TEXT.
* START *
As this is subjective I will keep it short. For me the Tiara's holder/headband was more comfortable during winter than the HL50. Why? The all metal construction of the HL50 holder becomes a heat sink should it make contact with your forehead. In cold conditions you absolutely know it. However it can be worn over a thin cap mitigating this issue. The headlamp is smaller, more so when using 1XCR123. The bulk and weight difference in this configuration is noticeable compared to the Tiara.


Honestly I can't make up my mind so calling it a draw. Both are equally comfortable on my head all things considered.


*Beam and tint.*


The Tiara A1 has a floody beam which does have some throwy characteristics. It's not a total flood headlamp. The HL50 has a small reflector with XML-U2 LED. This is a big LED for such a small reflector giving the beam a combination of throw and flood. That said the HL50 has a more defined hot spot than the Tiara which doesn't use a traditional reflector. The Tiara for me works better in camp, HL50 on the trail but both can do either job. Both are technically listed as neutral white however the Tiara appears a good deal warmer than the HL50. I think maybe the majority might prefer the more neutral tint of the HL50 but to each their own. One pro to the greater throw of the HL50 is it can do some of the same tasks with less lumens. It's medium mode of 55 lumens is very comparable in actual use to the 70 lumens mode of the Tiara however has longer runtimes.
* END *
TASKS TO PERFORM.
A - Repeat the headlamp comparison word for word from "As this is subjective" to "to the Tiara.".
B - Please carry the headlamp comparison forward from its final sentence.
The data that follow have no connection to the headlamp comparison.

(Extracted records)
* START *
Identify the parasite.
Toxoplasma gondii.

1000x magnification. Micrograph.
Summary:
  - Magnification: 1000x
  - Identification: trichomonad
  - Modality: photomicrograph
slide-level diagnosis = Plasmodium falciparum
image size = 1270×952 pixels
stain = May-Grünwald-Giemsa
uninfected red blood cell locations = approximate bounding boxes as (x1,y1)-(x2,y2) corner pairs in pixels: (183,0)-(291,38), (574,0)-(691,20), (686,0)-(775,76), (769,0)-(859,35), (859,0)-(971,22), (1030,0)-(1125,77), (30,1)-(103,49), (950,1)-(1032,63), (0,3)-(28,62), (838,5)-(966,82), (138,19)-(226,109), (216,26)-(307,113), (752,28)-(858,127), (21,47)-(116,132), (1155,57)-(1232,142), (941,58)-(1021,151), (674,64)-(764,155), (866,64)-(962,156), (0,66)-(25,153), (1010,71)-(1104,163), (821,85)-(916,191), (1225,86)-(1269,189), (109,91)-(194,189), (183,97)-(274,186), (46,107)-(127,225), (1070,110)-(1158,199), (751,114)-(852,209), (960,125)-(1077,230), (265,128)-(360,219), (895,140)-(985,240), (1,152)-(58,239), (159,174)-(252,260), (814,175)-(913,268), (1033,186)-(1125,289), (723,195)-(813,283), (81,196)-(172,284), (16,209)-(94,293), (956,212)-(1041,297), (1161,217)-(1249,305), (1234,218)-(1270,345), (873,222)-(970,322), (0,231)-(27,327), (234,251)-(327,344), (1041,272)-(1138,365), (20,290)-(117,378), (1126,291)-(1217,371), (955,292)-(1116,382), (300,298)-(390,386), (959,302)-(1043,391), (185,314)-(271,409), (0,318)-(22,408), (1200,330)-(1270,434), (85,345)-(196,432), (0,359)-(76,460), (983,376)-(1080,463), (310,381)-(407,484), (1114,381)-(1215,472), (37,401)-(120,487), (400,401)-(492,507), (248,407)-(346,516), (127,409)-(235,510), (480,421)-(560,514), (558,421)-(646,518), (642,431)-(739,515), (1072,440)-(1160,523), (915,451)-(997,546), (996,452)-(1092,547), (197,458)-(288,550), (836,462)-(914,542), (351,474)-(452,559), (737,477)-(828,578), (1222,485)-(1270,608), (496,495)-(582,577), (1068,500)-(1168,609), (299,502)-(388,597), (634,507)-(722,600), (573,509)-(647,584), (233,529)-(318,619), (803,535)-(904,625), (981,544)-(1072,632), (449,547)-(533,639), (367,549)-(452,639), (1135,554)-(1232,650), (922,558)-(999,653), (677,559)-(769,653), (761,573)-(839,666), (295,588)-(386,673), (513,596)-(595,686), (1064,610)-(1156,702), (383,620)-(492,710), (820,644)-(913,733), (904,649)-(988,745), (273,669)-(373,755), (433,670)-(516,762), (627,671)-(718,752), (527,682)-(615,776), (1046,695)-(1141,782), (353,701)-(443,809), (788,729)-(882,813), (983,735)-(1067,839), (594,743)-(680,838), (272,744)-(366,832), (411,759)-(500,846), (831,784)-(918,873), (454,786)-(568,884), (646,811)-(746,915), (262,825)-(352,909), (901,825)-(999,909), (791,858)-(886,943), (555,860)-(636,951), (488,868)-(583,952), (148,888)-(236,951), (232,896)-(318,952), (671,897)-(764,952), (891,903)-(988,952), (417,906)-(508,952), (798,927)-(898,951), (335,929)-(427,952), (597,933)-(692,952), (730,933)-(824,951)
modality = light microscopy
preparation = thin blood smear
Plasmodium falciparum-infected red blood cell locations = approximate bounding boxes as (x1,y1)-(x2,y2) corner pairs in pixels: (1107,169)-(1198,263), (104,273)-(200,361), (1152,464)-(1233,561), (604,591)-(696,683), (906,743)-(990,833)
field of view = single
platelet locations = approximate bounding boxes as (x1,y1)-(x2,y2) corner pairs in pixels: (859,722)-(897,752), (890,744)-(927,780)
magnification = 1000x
* END *
TASK-BY-TASK OUTPUTS.
A -
As this is subjective I will keep it short. For me the Tiara's holder/headband was more comfortable during winter than the HL50. Why? The all metal construction of the HL50 holder becomes a heat sink should it make contact with your forehead. In cold conditions you absolutely know it. However it can be worn over a thin cap mitigating this issue. The headlamp is smaller, more so when using 1XCR123. The bulk and weight difference in this configuration is noticeable compared to the Tiara.

B -
This is a tie. I really like both beams and tints. There will be beam shots in the field testing part of the comparison and video.


*Modes and UI.*


As stated this really isn't a review of both lights rather my field use impressions so won't be going into every aspect of their respective UIs rather what worked or didn't for me in the woods. You might have a different perspective and that's great. Unlike a technical evaluation much of this is subjective.


*Tiara A1 Pro.*


1. I liked Firefly 2 for low light camp applications. Firefly 1 is a novelty for my use. I just don't use that very very low mode much. 


2. The 10 lumen mode is fantastic, just fantastic for working in camp. Not ideal for night hiking or trail running but workable on dirt roads etc etc.


3. The 70 is great for trail running and hiking over rough ground. Too bad 1XAA battery can't support it for longer night hikes or when pushing very late into camp without changing the battery. 


I don't use the disco modes, 210 or tier 3 highest so don't have a field evaluation view on them beyond the obvious, It's really bright on the highest setting and seems more so with lithium ions. I still can't believe what can be achieved using 1XAA batteries these days. I think it's too hard to activate the highest mode if needed fast in field conditions so that could be another reason why it's not used more often. Also I instinctively don't want to use more battery power than necessary. The UI is more complicated than the HL50 however it can be easier as well if using just one mode as it clicks on or off using the same fast click.


*2. HL50.*


1. 3 / 4 lumen mode is nice for low risk camp chores plus it runs a long time. I think it's too low for using an axe etc etc.


2. 55 / 60 lumen medium mode is almost perfect in terms of output and runtime for trail work given the battery type.


3. 150 / 170 lumen high mode is rarely used.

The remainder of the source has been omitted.